Start

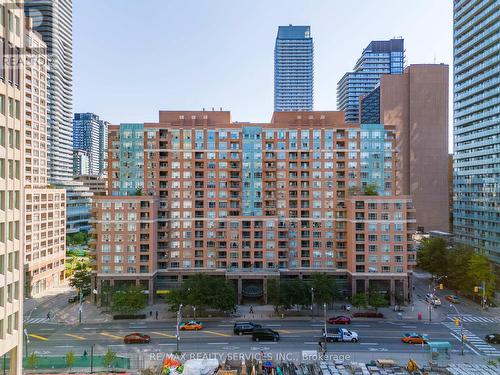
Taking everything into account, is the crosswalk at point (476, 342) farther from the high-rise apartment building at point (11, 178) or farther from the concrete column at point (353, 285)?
the high-rise apartment building at point (11, 178)

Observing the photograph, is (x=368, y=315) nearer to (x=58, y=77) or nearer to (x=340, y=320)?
(x=340, y=320)

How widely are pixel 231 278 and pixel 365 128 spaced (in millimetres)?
40959

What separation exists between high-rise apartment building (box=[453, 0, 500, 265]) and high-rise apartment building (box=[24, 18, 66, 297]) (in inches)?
4043

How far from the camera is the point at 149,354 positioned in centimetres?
4878

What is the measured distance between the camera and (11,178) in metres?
25.3

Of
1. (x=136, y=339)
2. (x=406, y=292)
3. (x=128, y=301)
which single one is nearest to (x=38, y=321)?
(x=128, y=301)

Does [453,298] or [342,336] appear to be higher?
[342,336]


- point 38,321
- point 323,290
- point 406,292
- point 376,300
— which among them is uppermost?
point 323,290

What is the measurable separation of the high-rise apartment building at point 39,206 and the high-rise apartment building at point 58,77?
1435 inches

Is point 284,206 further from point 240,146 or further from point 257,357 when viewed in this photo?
point 257,357

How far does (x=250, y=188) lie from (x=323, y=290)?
983 inches

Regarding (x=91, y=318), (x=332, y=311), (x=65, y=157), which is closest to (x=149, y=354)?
(x=91, y=318)

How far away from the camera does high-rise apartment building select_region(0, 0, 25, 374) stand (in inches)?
944

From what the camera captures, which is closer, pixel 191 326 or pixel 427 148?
pixel 191 326
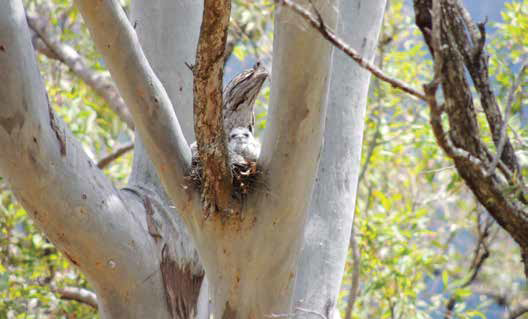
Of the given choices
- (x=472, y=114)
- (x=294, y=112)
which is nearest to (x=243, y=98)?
(x=294, y=112)

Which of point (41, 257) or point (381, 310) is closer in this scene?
point (41, 257)

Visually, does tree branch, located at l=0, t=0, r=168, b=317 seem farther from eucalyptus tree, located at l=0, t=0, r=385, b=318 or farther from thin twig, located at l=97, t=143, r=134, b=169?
thin twig, located at l=97, t=143, r=134, b=169

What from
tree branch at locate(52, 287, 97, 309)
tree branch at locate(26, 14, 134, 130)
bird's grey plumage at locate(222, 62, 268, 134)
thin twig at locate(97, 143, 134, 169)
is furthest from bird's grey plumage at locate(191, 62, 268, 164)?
thin twig at locate(97, 143, 134, 169)

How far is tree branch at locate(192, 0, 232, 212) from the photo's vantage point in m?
1.82

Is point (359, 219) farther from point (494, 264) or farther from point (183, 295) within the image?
point (494, 264)

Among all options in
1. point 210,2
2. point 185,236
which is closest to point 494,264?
point 185,236

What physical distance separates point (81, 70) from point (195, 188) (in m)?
3.29

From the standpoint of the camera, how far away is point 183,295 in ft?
8.53

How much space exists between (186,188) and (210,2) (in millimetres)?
595

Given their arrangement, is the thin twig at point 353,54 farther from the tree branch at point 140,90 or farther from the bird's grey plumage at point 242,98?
the bird's grey plumage at point 242,98

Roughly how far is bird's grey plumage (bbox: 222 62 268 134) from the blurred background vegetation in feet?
1.95

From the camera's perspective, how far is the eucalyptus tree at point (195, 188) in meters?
1.96

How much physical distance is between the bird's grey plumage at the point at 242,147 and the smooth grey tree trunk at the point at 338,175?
0.33 metres

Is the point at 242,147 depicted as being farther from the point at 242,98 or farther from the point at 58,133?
the point at 58,133
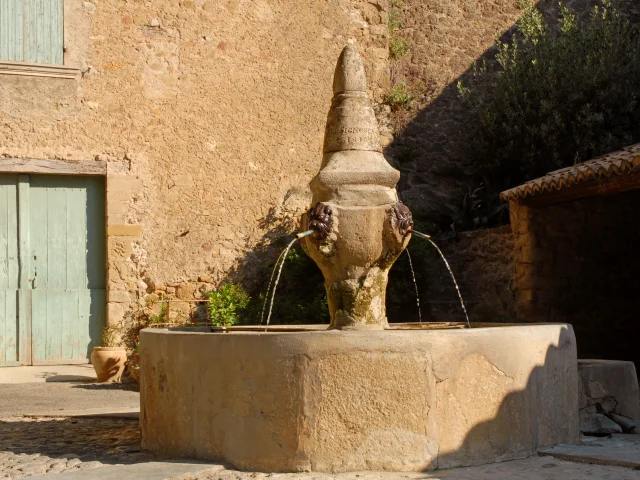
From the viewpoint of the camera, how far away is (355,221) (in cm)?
564

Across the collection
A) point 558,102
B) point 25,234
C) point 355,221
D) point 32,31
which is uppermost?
point 32,31

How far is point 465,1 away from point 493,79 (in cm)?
118

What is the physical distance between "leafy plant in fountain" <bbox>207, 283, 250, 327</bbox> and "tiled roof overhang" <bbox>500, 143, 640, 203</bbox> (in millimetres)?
3245

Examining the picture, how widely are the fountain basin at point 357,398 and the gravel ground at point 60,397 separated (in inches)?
110

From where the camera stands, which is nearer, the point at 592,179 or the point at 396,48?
the point at 592,179

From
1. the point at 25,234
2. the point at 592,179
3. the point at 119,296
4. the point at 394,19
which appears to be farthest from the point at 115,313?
the point at 394,19

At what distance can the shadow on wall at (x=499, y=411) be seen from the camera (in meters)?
4.85

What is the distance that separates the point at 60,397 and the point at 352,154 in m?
4.22

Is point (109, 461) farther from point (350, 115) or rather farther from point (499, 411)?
point (350, 115)

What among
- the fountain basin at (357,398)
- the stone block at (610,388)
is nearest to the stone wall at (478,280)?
the stone block at (610,388)

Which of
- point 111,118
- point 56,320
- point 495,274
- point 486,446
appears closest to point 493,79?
point 495,274

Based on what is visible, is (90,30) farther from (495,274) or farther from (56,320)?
(495,274)

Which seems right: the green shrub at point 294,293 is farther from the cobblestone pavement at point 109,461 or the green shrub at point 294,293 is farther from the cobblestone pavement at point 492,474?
the cobblestone pavement at point 492,474

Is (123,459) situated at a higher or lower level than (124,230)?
lower
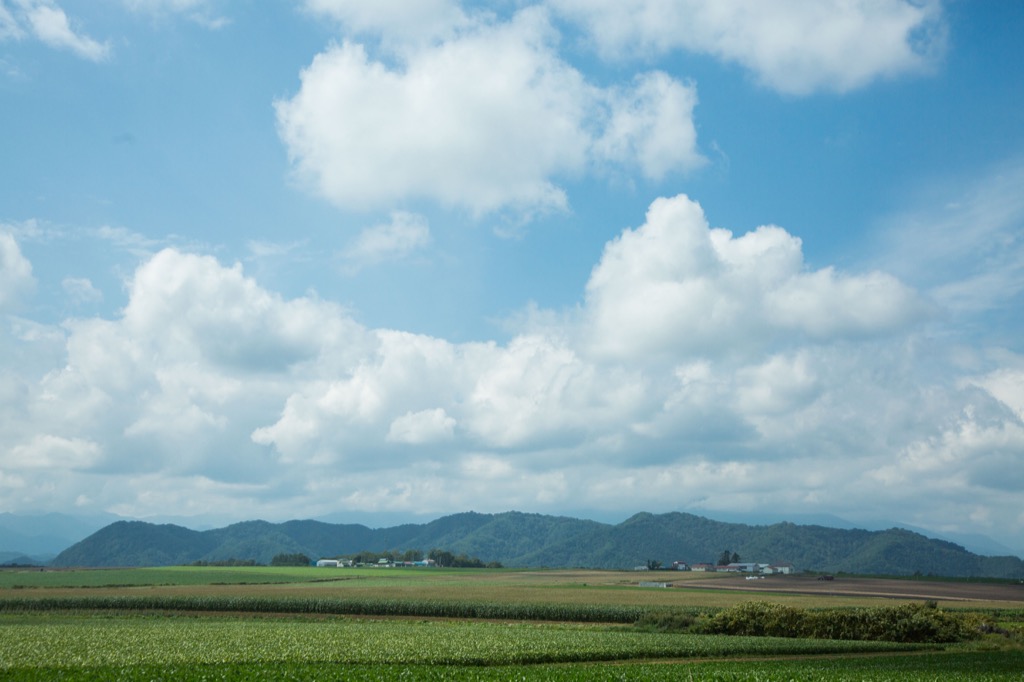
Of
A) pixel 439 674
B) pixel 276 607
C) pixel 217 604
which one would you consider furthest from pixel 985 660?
pixel 217 604

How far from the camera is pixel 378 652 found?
38.4 m

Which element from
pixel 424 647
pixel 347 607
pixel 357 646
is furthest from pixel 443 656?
pixel 347 607

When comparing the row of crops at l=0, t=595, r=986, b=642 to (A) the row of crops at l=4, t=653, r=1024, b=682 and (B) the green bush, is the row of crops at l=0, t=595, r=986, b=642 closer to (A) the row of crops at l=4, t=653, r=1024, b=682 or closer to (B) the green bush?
(B) the green bush

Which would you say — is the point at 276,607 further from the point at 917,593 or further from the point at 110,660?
the point at 917,593

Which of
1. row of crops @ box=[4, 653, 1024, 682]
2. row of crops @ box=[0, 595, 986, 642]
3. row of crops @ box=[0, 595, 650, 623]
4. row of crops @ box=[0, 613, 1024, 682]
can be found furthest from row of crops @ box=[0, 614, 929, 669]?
row of crops @ box=[0, 595, 650, 623]

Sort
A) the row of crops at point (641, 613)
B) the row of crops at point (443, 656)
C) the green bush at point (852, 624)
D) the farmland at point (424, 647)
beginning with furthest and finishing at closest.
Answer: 1. the row of crops at point (641, 613)
2. the green bush at point (852, 624)
3. the farmland at point (424, 647)
4. the row of crops at point (443, 656)

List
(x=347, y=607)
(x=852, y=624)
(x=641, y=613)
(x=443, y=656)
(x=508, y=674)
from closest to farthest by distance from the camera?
(x=508, y=674)
(x=443, y=656)
(x=852, y=624)
(x=641, y=613)
(x=347, y=607)

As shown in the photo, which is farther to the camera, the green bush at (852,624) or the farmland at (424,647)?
the green bush at (852,624)

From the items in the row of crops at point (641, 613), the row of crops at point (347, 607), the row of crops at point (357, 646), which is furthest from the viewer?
the row of crops at point (347, 607)

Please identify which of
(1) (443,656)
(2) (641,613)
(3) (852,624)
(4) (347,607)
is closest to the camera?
(1) (443,656)

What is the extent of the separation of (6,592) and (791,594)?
95.1m

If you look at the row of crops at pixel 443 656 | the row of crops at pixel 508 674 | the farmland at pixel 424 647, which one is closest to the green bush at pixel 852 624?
the farmland at pixel 424 647

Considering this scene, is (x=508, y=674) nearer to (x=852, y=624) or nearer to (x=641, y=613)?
(x=852, y=624)

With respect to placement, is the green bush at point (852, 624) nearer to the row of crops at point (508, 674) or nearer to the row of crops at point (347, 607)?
the row of crops at point (347, 607)
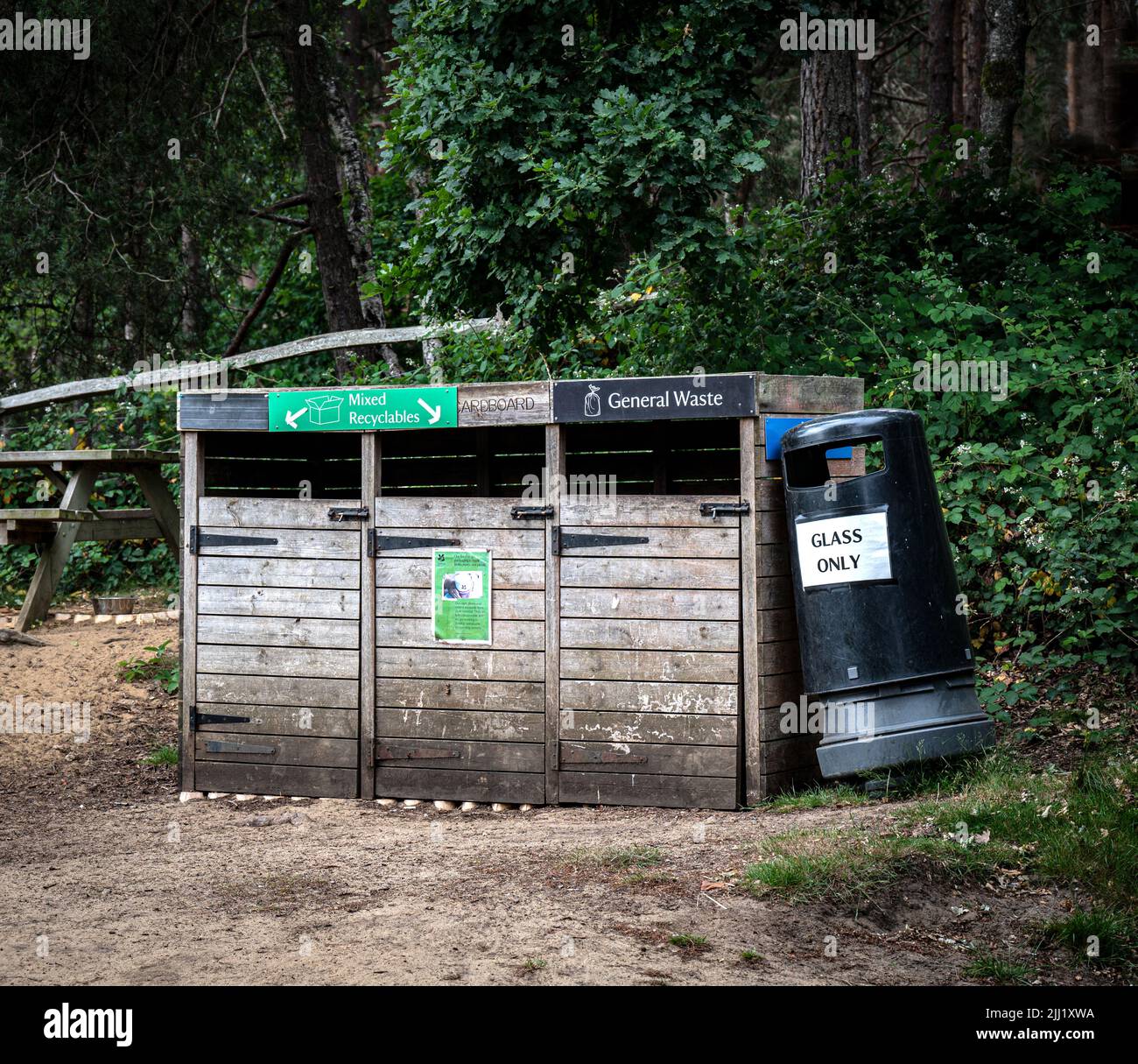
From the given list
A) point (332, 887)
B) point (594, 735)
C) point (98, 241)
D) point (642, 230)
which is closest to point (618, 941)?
point (332, 887)

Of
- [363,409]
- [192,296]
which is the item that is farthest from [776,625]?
[192,296]

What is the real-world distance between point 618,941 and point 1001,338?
6.11 metres

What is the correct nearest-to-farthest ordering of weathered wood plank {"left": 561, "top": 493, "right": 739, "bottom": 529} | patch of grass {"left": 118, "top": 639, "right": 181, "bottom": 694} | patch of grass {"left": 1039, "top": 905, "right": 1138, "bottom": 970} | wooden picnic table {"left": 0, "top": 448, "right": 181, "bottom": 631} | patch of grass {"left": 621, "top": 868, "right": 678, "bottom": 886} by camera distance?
patch of grass {"left": 1039, "top": 905, "right": 1138, "bottom": 970}, patch of grass {"left": 621, "top": 868, "right": 678, "bottom": 886}, weathered wood plank {"left": 561, "top": 493, "right": 739, "bottom": 529}, patch of grass {"left": 118, "top": 639, "right": 181, "bottom": 694}, wooden picnic table {"left": 0, "top": 448, "right": 181, "bottom": 631}

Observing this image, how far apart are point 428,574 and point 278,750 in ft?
4.34

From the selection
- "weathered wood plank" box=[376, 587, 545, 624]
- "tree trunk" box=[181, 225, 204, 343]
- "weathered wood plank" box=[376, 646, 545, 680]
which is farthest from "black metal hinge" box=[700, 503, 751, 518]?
"tree trunk" box=[181, 225, 204, 343]

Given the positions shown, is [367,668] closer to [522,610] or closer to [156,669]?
[522,610]

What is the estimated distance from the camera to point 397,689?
22.5 ft

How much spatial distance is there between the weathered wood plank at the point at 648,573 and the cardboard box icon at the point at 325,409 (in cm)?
156

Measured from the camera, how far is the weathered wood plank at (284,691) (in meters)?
6.91

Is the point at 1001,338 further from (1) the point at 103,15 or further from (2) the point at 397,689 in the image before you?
(1) the point at 103,15

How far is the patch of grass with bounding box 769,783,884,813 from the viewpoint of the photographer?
228 inches

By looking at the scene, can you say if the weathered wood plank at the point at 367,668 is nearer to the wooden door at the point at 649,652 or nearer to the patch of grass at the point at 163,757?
the wooden door at the point at 649,652

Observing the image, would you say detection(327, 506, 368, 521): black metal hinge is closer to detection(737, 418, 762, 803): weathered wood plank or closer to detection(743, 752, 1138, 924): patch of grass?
detection(737, 418, 762, 803): weathered wood plank

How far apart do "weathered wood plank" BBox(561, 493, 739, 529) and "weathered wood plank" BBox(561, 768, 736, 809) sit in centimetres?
127
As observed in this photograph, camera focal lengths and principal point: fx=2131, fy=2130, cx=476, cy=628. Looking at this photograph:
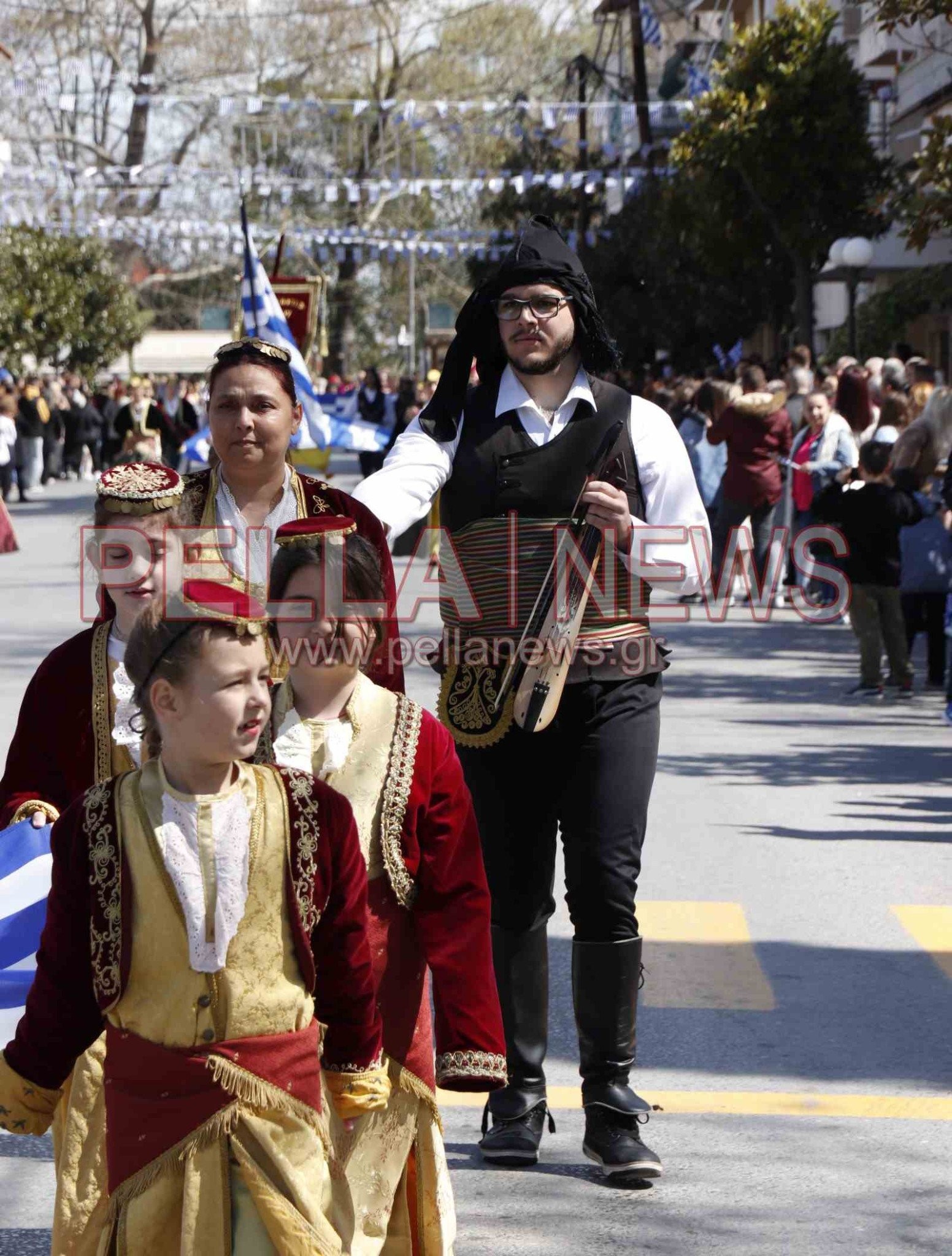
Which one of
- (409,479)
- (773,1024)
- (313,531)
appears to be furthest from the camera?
(773,1024)

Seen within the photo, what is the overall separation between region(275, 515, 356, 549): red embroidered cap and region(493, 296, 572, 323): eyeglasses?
1167mm

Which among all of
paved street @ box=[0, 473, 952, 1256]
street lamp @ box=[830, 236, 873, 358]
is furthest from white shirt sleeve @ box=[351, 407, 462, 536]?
street lamp @ box=[830, 236, 873, 358]

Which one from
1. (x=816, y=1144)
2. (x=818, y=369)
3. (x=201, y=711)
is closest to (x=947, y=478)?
(x=816, y=1144)

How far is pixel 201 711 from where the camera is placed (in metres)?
3.16

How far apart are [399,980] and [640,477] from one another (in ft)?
4.72

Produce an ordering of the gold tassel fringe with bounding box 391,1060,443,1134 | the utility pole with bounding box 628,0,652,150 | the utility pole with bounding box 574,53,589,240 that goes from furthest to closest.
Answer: the utility pole with bounding box 574,53,589,240, the utility pole with bounding box 628,0,652,150, the gold tassel fringe with bounding box 391,1060,443,1134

End

→ REQUIREMENT
Give the rows from the line containing "Which one from" through the end of the rows, both ends included, as a JSON list of strings with one string per line and blank lines left out.

→ RESPONSE BELOW
[
  "Which one from",
  "1. (x=816, y=1144)",
  "2. (x=818, y=369)",
  "3. (x=201, y=711)",
  "is closest to (x=947, y=478)?",
  "(x=816, y=1144)",
  "How far is pixel 201 711 from where the camera is placed (in metres)?",
  "3.16",
  "How far apart are [399,980] and [640,477] from one another (in ft)?",
  "4.72",
  "Produce an ordering of the gold tassel fringe with bounding box 391,1060,443,1134 | the utility pole with bounding box 628,0,652,150 | the utility pole with bounding box 574,53,589,240 that goes from furthest to closest.",
  "Answer: the utility pole with bounding box 574,53,589,240, the utility pole with bounding box 628,0,652,150, the gold tassel fringe with bounding box 391,1060,443,1134"
]